Nehmt ein OpenOffice Datei und öffnet es mit MSOffice.
Und an genau sowas wird Digitalisierung scheitern, denn Gemeinde X setzt auf IT-Unternehmen Alpha und Gemeinde Y setzt auf IT-Unternehmen Beta. Alpha und Beta kommunizieren nicht mit einander und haben jeweils eigene Ideen.
Die Möglichkeiten sind im Bereich der Digitalisierung ja gegeben. Man kann 1 Problem unterschiedlich lösen.
Es ist so als würde man ein deutsches Dokument in die Türkei schicken.
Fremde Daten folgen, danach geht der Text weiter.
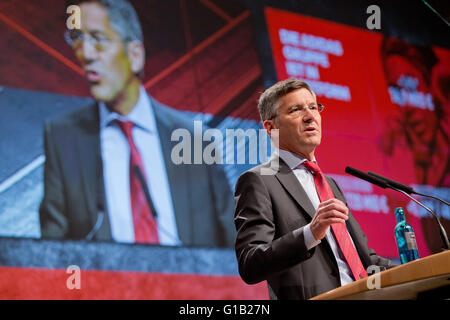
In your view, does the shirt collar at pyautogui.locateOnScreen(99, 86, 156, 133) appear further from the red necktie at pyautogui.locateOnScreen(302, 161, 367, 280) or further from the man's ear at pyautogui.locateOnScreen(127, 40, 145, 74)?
the red necktie at pyautogui.locateOnScreen(302, 161, 367, 280)

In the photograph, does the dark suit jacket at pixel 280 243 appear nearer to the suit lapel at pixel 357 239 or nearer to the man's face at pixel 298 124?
the suit lapel at pixel 357 239

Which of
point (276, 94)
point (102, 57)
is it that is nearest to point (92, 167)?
point (102, 57)

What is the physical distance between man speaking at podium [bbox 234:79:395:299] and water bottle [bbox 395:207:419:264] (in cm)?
34

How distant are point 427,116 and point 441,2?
4.16ft

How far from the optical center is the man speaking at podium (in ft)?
4.37

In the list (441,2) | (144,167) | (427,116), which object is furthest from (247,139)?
(441,2)

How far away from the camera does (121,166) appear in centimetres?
323

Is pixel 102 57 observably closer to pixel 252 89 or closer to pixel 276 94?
pixel 252 89

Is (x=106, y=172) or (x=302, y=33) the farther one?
(x=302, y=33)

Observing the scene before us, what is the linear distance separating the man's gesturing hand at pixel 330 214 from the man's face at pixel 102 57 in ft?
7.79

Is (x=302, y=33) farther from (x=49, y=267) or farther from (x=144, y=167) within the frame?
(x=49, y=267)

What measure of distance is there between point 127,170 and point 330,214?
2220 millimetres

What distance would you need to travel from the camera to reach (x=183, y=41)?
3719mm

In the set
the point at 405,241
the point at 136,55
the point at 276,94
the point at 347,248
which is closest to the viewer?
the point at 347,248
Der Sachbearbeiter in der Türkei wird sie dann erstmal dumm anschauen und fragen was das soll?
Shantuma am 07.10.2023
Digitalisierung ist ein riesen Problem.
Es könnte funktionieren, aber da zu viele Mäuler versorgt werden müssen, wird es nicht funktionieren.
Denn wer würde den freiwillig auf Macht verzichten nur um ein Projekt nach vorne zu bringen? Ich denke keiner in den Verwaltungen.
Also wird Digitalisierung nicht zu einer Vereinfachung führen, sondern eben zu mehr Bürokratie.
Es fängt ja schon damit an wie Dateien gepackt sein müssen. 7zip-, rar- und was es sonst noch alles gibt. Die eine Behörde kann es entpacken, die andere nicht.
Papier könnten beide lesen. Ist aber out und wird von Investoren nicht gefördert.